Говорили об их отъезде в Америку, оба не видели в этом ничего невозможного. Больше того, обсуждали, как собрать необходимые для отъезда деньги. В то время допустили эмиграцию за валюту (500 рублей золотом для «трудового элемента», для «нетрудового» – вдвое больше). «В СССР имеется значительная группа лиц, совершенно ненужных для страны и желающих эмигрировать к родственникам. Поскольку последние берут на себя расходы по их переезду, а также по оплате сборов, связанных с разрешением на выезд, такая эмиграция могла бы явиться для нас довольно серьезным источником валютных поступлений», – так Наркомфин в записке Сталину обосновывал свою инициативу, им вскоре одобренную. Правда, этим порядком сумели воспользоваться немногие – всего восемьсот человек за весь 1933 год.
Интересно, что в США Франклин Рузвельт в том же году провел конфискацию имевшегося на руках граждан США золота, всех обязали сдать в срок до 1 мая 1933 года все золотые монеты, золотые слитки или золотые сертификаты.
«Русский пейзаж странно меланхоличен, даже при ярком солнечном свете он наполнен какой-то печалью, – замечает Виткин, вспоминая прогулку с Эммой в тот первомайский день. И глубокомысленно добавляет. – Возможно, это связано с трагической историей нации».
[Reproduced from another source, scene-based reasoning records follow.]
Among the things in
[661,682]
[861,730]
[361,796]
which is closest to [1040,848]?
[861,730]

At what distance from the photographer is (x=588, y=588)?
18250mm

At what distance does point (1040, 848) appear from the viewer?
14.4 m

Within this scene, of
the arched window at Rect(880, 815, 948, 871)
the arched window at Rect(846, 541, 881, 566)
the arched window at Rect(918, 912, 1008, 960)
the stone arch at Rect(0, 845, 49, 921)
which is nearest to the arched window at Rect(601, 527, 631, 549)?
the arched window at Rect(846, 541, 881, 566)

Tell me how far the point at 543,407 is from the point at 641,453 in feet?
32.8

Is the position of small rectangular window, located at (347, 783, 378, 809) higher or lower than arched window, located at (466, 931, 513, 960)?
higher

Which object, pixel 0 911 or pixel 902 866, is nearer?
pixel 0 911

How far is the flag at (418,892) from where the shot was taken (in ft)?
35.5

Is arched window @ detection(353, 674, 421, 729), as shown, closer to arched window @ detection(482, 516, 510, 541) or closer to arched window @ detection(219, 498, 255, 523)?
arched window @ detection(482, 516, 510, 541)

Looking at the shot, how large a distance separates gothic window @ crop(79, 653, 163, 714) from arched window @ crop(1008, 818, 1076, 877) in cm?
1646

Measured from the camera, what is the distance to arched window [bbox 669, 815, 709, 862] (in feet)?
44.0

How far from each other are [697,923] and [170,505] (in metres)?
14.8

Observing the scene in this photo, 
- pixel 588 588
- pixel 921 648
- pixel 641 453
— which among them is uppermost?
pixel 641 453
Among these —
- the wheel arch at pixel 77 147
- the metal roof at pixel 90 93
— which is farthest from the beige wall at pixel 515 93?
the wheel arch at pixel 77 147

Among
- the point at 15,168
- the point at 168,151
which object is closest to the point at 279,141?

А заканчивается это стихотворение Бальмонта так:
Пройдет совсем немного времени, и Заре сделается незаслуженно больно, но в тот день он еще этого не знает.
Дважды два – пять
«Пятилетка – в четыре года!» В конце 1932 года было объявлено об успешном выполнении первой пятилетки за четыре года и три месяца. В октябре Виткина пригласили в Народный комиссариат Рабоче-крестьянской инспекции, той самой, которую предлагал реорганизовать Ленин в статье, какую наше поколение заставляли конспектировать в вузе. Работавший там американский коммунист по фамилии Кларк выступил переводчиком. Высоким начальством Виткину было предложено участвовать в разработке второго пятилетнего плана – в части строительной индустрии. Вот почему он получил доступ к истинным цифрам итогов первой пятилетки – для расчетов строительства во второй.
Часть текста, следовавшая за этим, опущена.